Rick Prelinger and Megan Shaw visited for lunch earlier in the week and gave us a preview of the very interesting presentation they made later that day about the SF-based Prelinger Library . Beginning in the 70s Rick started collecting film and video that no one else seemed to want — industrials (e.g. GM’s worldfair and auto show films), educational films (think “how to be popular”, “how to be a good citizen” and how to make the perfect jelly), and filmed advertisements to be shown in movie theaters and early TV. Rick’s contention, as the first serious media archaeologist, was that these films that no one intended to be saved or seen again — ephemeral films — often provided much more insight about howsociety has evolved in the twentieth century than the big budget hollywood films which tend to be more self-conscious and indirect.
Below are a few clips from some of my favorites. the clip from “A Date With Your Family” contains one of the scariest moments i’ve ever encountered in film, when at the end of the clip, the narrator remarks as “father” returns from his day at the office . . . . that “these boys greet their dad AS THOUGH they are genuinely glad to see him, AS THOUGH they had really missed being away from him during the day . . . ” In the second clip, “A Young Man’s Fancy,” the daughter in a pensive mood says “I was just thinking” and the mother says incredulously, “thinking?” as if that’s the most outlandish thing she can imagine her daughter doing.

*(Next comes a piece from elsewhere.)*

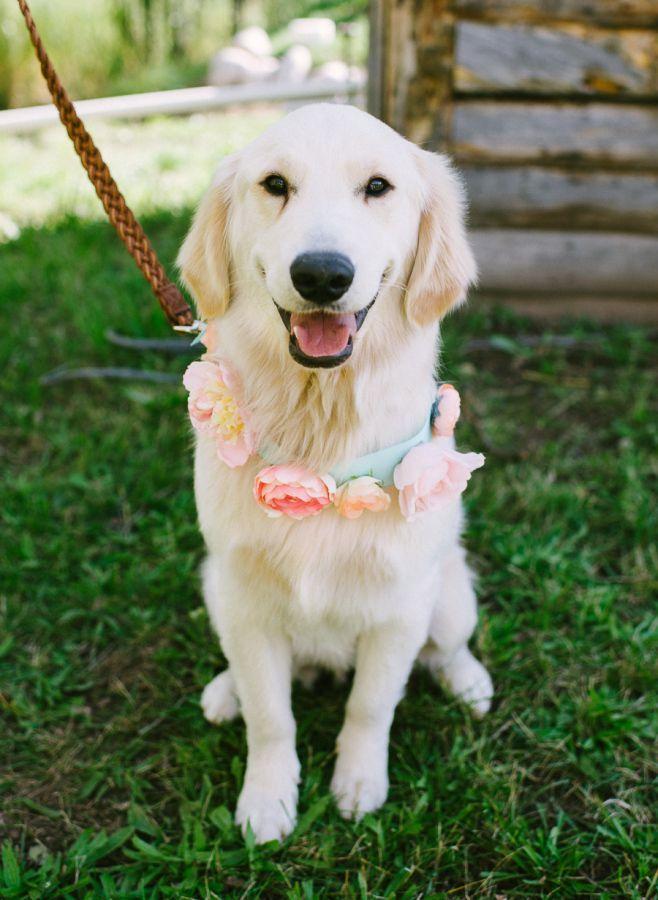 Vintage Rustic Fall Steamboat Springs Wedding Dog Wedding Pet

A few years ago, the Library of Congress, recognizing the inestimable value of Rick’s collection, bought the whole kit and caboodle. Since then, Rick and his partner, Megan Shaw have turned their attention to print, building a library of unusual books, periodicals and print ephemera; e.g. an invaluable collection of ESSO’s state maps from the fities that favors serendipitous browsing and remix. (the cover of the ESSO map below depicts a young boy being introduced by his dad to the wonders of nuclear fusion).
The following is from the description on the library’s website:

Though libraries live on (and are among the least-corrupted democratic institutions), the freedom to browse serendipitously is becoming rarer. Now that many research libraries are economizing on space and converting print collections to microfilm and digital formats, it’s becoming harder to wander and let the shelves themselves suggest new directions and ideas. Key academic and research libraries are often closed to unaffiliated users, and many keep the bulk of their collections in closed stacks, inhibiting the rewarding pleasures of browsing. Despite its virtues, query-based online cataloging often prevents unanticipated yet productive results from turning up on the user’s screen. And finally, much of the material in our collection is difficult to find in most libraries readily accessible to the general public.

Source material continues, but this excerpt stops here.